▶ **PROBLEMS AND TASKS**
1/ In the forum thread about wall-mounted bookshelves, what are the vertical pieces that the brackets attach to called?
2/ Write the next reply in the forum thread about wall-mounted bookshelves, following its last post.

== PAGE TEXT

# bookshelves on the wall



## pandagirlw (Jun 22, 2009)

Hi all
I would like to install two sets of wall mounted bookshelves for my young kids at their play room. I don't do home improvement often and am a sigle mother, so this question might be silly. Where should I buy the materail as the attached picture. Is that hard for me to do it by myselves.

Thank you for your reading and replys.

Margaret


----------



## jpelzer (Feb 21, 2009)

Home Depot or Lowes will have all that you need for that. The vertical pieces that the brackets attach to are called standards. Brackets are brackets. Shelves are shelves. Attach the standards to studs in your wall.


----------



## pandagirlw (Jun 22, 2009)

Thank you very much!




jpelzer said:


> Home Depot or Lowes will have all that you need for that. The vertical pieces that the brackets attach to are called standards. Brackets are brackets. Shelves are shelves. Attach the standards to studs in your wall.


----------



## handoferebus (Sep 7, 2009)

I have a question. Do you see the looped brackets that go into the standards? They are inbetween the shelf brackets, and it looks like they're there so that the books don't fall off the side. What are those called, or where can I get them? I've been looking all over the place, and I would like something exactly like those.


----------



## pandagirlw (Jun 22, 2009)

I would like to buy those looped brackets too, but I didn't find them. I built two sets shelves eventually. I bought all the material from home depot.

====
== INFORMATION GIVEN

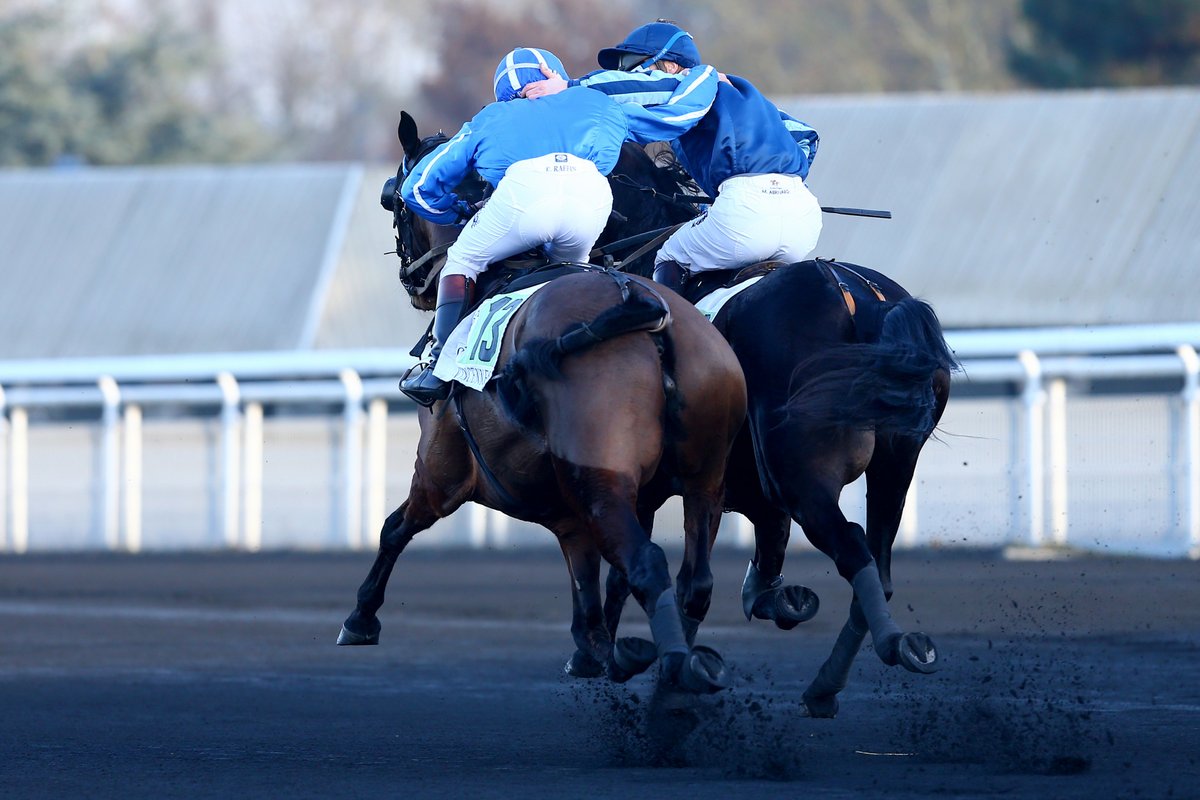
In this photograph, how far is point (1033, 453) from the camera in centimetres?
1433

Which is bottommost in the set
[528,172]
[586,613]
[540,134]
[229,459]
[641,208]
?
[229,459]

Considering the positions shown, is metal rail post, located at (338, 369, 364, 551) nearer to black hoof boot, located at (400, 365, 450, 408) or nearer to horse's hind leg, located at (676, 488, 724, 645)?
black hoof boot, located at (400, 365, 450, 408)

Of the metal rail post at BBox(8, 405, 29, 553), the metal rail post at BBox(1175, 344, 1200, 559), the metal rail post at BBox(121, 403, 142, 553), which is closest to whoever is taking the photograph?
the metal rail post at BBox(1175, 344, 1200, 559)

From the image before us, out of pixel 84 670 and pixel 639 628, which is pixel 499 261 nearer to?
pixel 84 670

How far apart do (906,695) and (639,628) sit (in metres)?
3.06

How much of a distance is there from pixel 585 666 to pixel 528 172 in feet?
5.33

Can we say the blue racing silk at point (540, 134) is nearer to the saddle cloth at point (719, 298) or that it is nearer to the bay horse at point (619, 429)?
the bay horse at point (619, 429)

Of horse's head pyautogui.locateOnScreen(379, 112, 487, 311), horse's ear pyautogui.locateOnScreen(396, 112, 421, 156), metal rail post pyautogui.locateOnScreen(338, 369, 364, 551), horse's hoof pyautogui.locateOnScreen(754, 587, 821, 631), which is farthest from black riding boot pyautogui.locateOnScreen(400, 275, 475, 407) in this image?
metal rail post pyautogui.locateOnScreen(338, 369, 364, 551)

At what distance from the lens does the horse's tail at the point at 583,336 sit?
19.2ft

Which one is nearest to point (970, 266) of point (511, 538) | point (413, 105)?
point (511, 538)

====

▶ **RESULTS OF THE EXERCISE**
1/ Standards.

2/
handoferebus said:


> I have a question. Do you see the looped brackets that go into the standards? They are inbetween the shelf brackets, and it looks like they're there so that the books don't fall off the side. What are those called, or where can I get them? I've been looking all over the place, and I would like something exactly like those.


----------



## KlintP (Sep 21, 2009)

handoferebus said:


> I have a question. Do you see the looped brackets that go into the standards? They are inbetween the shelf brackets, and it looks like they're there so that the books don't fall off the side. What are those called, or where can I get them? I've been looking all over the place, and I would like something exactly like those.


 
Have you looked on Amazon.com?

I'm not positive if these will work for you, but check them out:

http://www.amazon.com/gp/product/B0...rd_t=201&pf_rd_p=486539851&pf_rd_i=B0006FKOI2

http://www.amazon.com/Bookend-Heavy-Shelf-Bracket-White/dp/B0006FKOI2

I would expect Home Depot to sell them where they have the brackets and shelves, but I haven't looked.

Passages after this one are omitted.